Lord McIntosh of Haringey

My Lords, in so far as it is within our power, I am sure we would wish to give the assurance the noble Lord seeks.

Lord Pearson of Rannoch

My Lords, if the Minister is right and the discrimination referred to in the Question is not determined in the final analysis by European Union rules, why do not the Government remove that discrimination? Do they approve of it?

Lord McIntosh of Haringey

My Lords, I said that the provision made for students of this country in England, Wales, Northern Ireland and Scotland is determined because we think that that provision is right, not because of European rules. We have no desire to change it.

Earl Russell

My Lords, will the Minister remind the noble Lord, Lord Shore, and the noble Lord, Lord Pearson of Rannoch, that the original King Charles' head was not the property of Charles de Gaulle?

Lord McIntosh of Haringey

My Lords, I do not reply to noble Lords' jokes, when I cannot match them.

Lord Mackay of Ardbrecknish

My Lords, does the Minister remember my grandchildren?

Noble Lords


Lord Mackay off Ardbrecknish

My Lords, does the noble Lord believe that it is fair and not discriminatory that my Italian grandchild can now have a free university education in Scotland whereas my grandchild in Kent will have to pay £4,000 despite the fact that her parents are taxpayers in the same United Kingdom?

Lord McIntosh of Haringey

My Lords, I am trying desperately to remember the Italian and Scottish towns to which the noble Lord referred. I think that it must be Ecclefechan but I cannot remember the Italian town.

LIST OF TASKS:
1. Translate this sentence from the debate excerpt into French: "My Lords, I do not reply to noble Lords' jokes, when I cannot match them."
2. Does the debate excerpt agree with each statement? Answer yes or no for each, and quote the deciding words.
(a) Lord McIntosh of Haringey says the Government wants to change the provision made for students.
(b) Lord Mackay of Ardbrecknish says his grandchild in Kent will have to pay £4,000.
(c) Lord McIntosh of Haringey says he remembers the Italian town.
The data that comes after the debate excerpt plays no part in this work.

GIVEN MATERIAL:
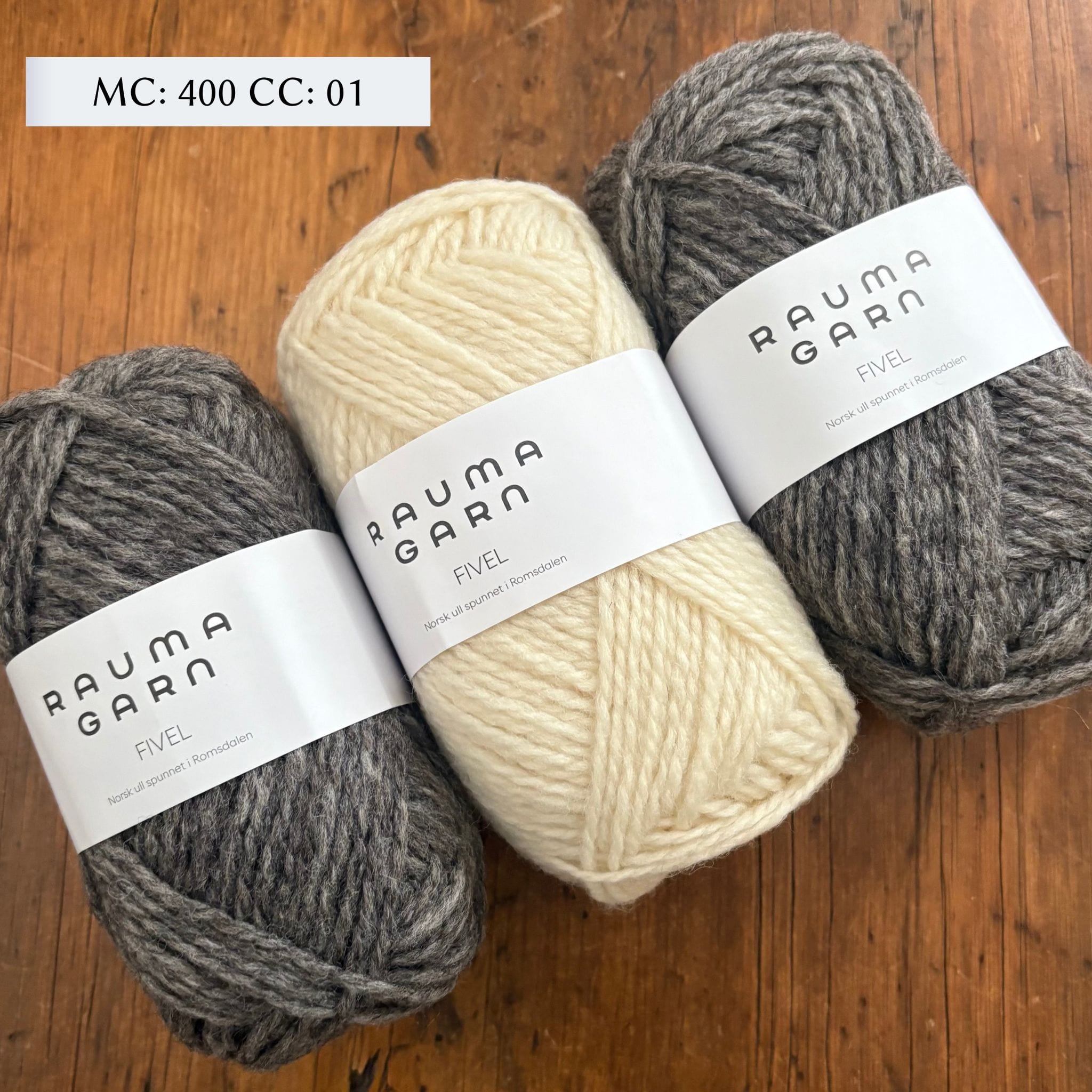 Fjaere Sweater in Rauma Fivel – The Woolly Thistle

RESULTS OF THE EXERCISE:
1. Mylords, je ne réponds pas aux plaisanteries des nobles Lords lorsque je ne peux pas les égaler.

2.
(a) No: "We have no desire to change it."
(b) Yes: "my grandchild in Kent will have to pay £4,000"
(c) No: "I cannot remember the Italian town."